▶ [EXCERPTED TEXT]
^^^^^^^^^^^^^^^^

[ 
https://issues.apache.org/jira/browse/FLINK-34672?page=com.atlassian.jira.plugin.system.issuetabpanels:comment-tabpanel&focusedCommentId=17848648#comment-17848648
 ] 

Matthias Pohl commented on FLINK-34672:
---------------------------------------

I'm still trying to find a reviewer. It's on my plate. But it's not a blocker 
because the issue already existed in older versions of Flink:
{quote}
I also verified that this is not something that was introduced in Flink 1.18 
with the FLIP-285 changes. AFAIS, it can also happen in 1.17- (I didn't check 
the pre-FLINK-24038 code but only looked into release-1.17).
{quote}

> HA deadlock between JobMasterServiceLeadershipRunner and 
> DefaultLeaderElectionService
> -------------------------------------------------------------------------------------
>
>                 Key: FLINK-34672
>                 URL: https://issues.apache.org/jira/browse/FLINK-34672
>             Project: Flink
>          Issue Type: Bug
>          Components: Runtime / Coordination
>    Affects Versions: 1.17.2, 1.19.0, 1.18.1, 1.20.0
>            Reporter: Chesnay Schepler
>            Assignee: Matthias Pohl
>            Priority: Major
>              Labels: pull-request-available
>             Fix For: 1.18.2, 1.20.0, 1.19.1
>
>
> We recently observed a deadlock in the JM within the HA system.

^^^^^^^^^^^^^^^^

▶ [DATA]
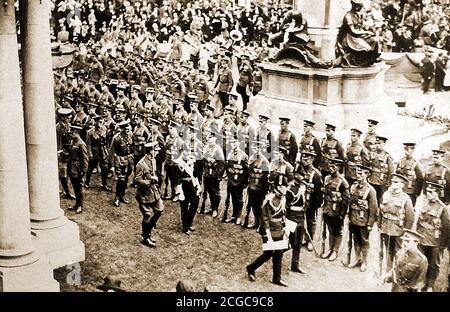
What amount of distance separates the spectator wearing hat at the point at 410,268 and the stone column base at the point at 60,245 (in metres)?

^^^^^^^^^^^^^^^^

▶ [DIRECTIVE 1] According to the FLINK-34672 comment, why is the deadlock issue not treated as a blocker? Answer in one to three sentences.
▶ [DIRECTIVE 2] Translate this sentence from the FLINK-34672 comment into Spanish: "I'm still trying to find a reviewer."

▶ [EXPECTED ANSWER 1] It is not a blocker because the issue already existed in older versions of Flink. The commenter verified that it was not introduced in Flink 1.18 with the FLIP-285 changes and that it can also happen in 1.17 and earlier.

▶ [EXPECTED ANSWER 2] Todavía estoy intentando encontrar un revisor.